RH Shares Plunge 35% Amid Poor Earnings and Tariff Announcement

RH, the high-end home furnishings retailer, took a nose dive, down as much as 35%. This drop followed closely after a lackluster quarterly earnings report and after President Donald Trump tweeted the imposition of new tariffs on foreign imports. The company’s CEO, Gary Friedman, reacted live to the plunge, exclaiming “Oh, sh–” as he witnessed the stock’s decline.

RH’s shares have plummeted since the company released lackluster third-quarter earnings. For their fourth quarter, they announced $1.58 earnings per share on $812 million in revenues—good numbers, but below Wall Street’s lofty expectations. Analysts were expecting much better, adding to the market’s negative reaction. RH is guiding its revenue to increase 12.5% – 13.5% this quarter. For the entire fiscal year, the revenue shortfall estimate is between 10% and 13%. Even these massive numbers weren’t enough to stem the tide of collapsing investor confidence.
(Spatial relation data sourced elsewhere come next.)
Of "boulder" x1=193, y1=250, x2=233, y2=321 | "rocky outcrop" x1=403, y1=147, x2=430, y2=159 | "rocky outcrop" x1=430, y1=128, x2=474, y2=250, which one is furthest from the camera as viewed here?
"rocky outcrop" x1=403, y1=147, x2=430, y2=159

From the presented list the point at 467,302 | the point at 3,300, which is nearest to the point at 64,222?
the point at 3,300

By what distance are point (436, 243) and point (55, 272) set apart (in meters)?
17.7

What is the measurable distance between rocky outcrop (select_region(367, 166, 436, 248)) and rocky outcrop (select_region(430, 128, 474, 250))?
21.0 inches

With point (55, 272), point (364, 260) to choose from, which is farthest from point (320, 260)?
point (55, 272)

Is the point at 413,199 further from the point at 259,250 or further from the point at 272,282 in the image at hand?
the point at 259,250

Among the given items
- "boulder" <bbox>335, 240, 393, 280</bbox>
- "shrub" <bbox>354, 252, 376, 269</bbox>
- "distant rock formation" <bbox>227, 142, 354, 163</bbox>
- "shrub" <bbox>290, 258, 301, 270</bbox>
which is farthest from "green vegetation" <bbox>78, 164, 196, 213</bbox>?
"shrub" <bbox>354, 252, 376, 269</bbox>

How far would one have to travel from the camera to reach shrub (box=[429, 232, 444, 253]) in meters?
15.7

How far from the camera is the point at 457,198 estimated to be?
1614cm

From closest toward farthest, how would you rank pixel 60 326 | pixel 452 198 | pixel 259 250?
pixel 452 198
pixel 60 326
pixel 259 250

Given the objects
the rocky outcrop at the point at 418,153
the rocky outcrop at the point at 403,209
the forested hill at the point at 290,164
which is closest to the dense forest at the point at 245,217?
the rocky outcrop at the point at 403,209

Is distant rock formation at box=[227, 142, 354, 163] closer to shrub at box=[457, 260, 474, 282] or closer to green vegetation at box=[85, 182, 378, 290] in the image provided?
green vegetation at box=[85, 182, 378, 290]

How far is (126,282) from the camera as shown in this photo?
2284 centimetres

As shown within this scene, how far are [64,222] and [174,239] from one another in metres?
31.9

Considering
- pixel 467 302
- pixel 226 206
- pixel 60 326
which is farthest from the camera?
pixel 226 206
Friedman validated the issues RH is up against in today’s economic climate. He noted to investors that the company is fighting one of the worst housing markets in almost half a century. The perfect storm of the current environment has exacerbated the issues created by the new tariffs even further. Consequently, China’s effective tariff rate has been raised to 54%.
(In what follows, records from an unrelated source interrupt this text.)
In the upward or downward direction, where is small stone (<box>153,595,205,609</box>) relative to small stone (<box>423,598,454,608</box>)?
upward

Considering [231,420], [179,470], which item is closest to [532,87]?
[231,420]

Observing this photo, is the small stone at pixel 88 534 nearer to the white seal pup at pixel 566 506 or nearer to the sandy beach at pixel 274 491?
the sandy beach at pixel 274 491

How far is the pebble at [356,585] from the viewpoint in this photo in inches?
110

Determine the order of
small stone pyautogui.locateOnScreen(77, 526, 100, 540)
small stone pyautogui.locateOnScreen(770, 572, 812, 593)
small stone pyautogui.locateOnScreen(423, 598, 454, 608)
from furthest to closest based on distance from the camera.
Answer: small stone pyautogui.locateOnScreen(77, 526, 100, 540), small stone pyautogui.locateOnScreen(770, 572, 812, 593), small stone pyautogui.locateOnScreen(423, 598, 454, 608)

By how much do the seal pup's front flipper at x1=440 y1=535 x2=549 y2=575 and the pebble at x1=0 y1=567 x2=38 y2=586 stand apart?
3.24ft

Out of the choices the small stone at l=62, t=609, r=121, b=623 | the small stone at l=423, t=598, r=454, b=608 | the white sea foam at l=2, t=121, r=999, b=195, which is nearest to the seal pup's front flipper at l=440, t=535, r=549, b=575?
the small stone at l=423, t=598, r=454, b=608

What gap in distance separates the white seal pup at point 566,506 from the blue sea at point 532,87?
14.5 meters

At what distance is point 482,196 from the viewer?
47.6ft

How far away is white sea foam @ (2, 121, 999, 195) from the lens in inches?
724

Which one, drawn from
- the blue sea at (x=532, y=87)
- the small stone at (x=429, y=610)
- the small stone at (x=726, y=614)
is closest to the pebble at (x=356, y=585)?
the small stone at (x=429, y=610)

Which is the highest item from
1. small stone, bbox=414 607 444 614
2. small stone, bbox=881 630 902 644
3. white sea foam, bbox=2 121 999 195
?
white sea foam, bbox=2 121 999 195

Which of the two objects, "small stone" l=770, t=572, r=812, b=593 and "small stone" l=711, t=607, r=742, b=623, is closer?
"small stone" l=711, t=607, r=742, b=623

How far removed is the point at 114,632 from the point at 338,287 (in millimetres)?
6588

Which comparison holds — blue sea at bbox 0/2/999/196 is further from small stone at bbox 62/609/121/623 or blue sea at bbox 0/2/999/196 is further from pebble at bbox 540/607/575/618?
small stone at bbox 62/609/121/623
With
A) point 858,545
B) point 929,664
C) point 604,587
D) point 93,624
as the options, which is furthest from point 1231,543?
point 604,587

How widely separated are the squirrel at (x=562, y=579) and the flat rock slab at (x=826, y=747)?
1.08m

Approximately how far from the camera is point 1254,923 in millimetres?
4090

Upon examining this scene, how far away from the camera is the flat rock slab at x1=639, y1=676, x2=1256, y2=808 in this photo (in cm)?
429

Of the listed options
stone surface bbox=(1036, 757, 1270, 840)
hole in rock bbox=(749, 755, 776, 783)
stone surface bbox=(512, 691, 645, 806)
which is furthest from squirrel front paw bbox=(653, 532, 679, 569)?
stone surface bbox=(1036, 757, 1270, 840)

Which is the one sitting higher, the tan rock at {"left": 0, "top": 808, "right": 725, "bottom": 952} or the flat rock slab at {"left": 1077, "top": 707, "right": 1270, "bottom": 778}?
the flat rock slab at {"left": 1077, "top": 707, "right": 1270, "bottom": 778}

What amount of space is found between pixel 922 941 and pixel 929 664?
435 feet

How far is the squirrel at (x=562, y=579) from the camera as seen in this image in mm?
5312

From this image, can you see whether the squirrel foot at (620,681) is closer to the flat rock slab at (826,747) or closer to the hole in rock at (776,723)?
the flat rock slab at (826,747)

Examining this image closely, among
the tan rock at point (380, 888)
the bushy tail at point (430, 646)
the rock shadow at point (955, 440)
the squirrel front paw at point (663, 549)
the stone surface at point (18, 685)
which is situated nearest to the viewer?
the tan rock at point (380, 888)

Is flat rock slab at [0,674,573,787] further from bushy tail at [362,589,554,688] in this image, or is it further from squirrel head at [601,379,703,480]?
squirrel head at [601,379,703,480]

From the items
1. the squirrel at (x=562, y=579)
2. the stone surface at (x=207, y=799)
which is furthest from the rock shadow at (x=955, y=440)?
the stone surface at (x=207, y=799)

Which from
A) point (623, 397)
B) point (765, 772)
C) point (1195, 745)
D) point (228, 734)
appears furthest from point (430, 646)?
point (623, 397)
The RH CEO had lamented during the hearing that a significant amount of RH’s products are sourced from Asia. He referred to this reality as “not a secret.” He pointed out that all big players in the home sector depend on Asian sources.

“Anybody of scale in the home business has a high percentage of their content coming out of Asia,” – RH CEO Gary Friedman

Friedman expressed concern about the implications of the new tariffs, stating that it would “force everyone to just play a different game.” This feeling exemplifies a real change in operational strategies throughout the industry as companies continue making their way through the current cost pressures and up-and-down market conditions.
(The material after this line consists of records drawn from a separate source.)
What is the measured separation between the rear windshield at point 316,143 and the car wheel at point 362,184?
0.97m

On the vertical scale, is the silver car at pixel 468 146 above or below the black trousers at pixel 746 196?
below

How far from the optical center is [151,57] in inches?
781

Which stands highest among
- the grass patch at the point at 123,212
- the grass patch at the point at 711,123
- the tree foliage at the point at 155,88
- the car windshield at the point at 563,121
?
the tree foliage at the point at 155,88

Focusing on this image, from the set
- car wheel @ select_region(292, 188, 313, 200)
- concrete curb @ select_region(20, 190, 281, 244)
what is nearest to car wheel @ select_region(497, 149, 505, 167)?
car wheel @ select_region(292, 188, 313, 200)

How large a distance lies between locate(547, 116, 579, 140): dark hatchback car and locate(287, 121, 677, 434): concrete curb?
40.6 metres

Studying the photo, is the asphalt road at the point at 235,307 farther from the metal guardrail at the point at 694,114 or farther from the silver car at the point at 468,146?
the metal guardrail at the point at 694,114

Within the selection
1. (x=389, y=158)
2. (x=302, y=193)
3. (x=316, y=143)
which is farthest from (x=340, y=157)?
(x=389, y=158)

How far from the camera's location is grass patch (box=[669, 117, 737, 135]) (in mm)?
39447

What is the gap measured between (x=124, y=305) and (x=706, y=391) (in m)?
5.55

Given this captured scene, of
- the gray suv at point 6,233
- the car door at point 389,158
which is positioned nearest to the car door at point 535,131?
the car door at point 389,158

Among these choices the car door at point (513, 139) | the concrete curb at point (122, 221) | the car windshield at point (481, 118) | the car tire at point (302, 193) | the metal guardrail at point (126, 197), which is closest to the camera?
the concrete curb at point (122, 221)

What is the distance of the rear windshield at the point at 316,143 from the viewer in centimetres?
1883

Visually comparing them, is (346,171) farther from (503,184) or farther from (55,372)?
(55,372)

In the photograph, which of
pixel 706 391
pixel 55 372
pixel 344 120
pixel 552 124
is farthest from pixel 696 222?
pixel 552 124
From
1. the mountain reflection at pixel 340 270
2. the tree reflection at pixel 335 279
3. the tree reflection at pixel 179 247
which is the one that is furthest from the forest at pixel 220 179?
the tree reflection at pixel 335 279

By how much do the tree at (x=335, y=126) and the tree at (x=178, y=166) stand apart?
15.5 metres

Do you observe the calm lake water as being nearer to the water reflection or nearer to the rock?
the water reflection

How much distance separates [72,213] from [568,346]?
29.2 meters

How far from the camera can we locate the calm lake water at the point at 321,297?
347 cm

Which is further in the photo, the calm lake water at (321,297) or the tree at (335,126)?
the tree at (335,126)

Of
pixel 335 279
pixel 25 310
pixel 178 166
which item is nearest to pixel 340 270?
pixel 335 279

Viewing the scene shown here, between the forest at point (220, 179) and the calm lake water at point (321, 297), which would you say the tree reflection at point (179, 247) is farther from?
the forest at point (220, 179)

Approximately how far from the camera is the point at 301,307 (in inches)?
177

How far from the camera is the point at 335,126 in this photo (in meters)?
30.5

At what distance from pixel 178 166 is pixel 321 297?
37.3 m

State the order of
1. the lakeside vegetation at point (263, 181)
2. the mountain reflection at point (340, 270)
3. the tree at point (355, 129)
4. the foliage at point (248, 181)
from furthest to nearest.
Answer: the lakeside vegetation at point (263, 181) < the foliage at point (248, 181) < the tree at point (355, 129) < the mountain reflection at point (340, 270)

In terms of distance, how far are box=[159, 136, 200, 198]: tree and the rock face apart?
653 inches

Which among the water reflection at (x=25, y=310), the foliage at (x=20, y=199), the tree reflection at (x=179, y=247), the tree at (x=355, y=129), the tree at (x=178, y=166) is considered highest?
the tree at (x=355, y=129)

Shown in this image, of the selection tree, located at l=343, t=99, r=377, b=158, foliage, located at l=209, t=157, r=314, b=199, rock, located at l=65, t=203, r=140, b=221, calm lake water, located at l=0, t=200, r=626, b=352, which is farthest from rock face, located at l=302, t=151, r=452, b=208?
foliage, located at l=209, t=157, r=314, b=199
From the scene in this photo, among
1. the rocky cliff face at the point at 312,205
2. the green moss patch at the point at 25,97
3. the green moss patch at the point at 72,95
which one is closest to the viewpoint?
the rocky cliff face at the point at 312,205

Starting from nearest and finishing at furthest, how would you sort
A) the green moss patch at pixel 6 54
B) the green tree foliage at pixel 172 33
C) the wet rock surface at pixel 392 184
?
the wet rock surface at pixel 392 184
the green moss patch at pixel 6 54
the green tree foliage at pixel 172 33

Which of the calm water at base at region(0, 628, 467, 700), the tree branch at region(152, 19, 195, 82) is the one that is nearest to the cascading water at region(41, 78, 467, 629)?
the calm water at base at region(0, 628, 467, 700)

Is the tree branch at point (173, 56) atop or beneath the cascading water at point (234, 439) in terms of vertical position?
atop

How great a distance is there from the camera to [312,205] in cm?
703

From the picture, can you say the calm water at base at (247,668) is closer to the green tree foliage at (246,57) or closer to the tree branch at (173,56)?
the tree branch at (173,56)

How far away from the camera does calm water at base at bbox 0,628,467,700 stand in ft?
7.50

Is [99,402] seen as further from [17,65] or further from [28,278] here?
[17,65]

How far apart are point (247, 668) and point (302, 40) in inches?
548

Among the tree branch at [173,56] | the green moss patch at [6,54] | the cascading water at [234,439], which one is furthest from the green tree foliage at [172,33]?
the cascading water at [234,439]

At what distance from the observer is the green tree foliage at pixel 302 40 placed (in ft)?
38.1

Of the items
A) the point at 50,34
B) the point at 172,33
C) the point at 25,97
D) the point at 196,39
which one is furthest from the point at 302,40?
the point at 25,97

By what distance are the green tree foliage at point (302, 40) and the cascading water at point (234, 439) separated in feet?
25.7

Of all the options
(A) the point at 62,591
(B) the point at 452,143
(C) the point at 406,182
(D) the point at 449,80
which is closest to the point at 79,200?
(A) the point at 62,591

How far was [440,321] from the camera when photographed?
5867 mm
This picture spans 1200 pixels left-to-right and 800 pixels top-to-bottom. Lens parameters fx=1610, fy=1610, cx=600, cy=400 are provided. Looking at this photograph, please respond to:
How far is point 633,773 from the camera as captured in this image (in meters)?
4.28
Given all of that, RH has not made public any concrete assurances about what their long-term sourcing strategy will be. Friedman himself called it “big and bold.” He hinted that changes could come much sooner than planned due to the constantly shifting trade environment.

“This move is quite stunning,” – RH CEO Gary Friedman

In his last quarterly call with analysts, Friedman encouraged them to prepare for a “higher-risk business environment.” He noted that this is due to tariffs, continuing inflation headwinds, and overall market uncertainty. He was clear that RH’s financial success has outpaced even the rosiest projections for a booming housing market. Now, damaging reversals have taken place.

Even as RH tries to recover and pivot through the storm, those same investors are spooked. The moral of the story is that the cumulative impact of uninspired earnings and macroeconomic headwinds has resulted in doubt cast over the company’s ability to perform in FH 2024.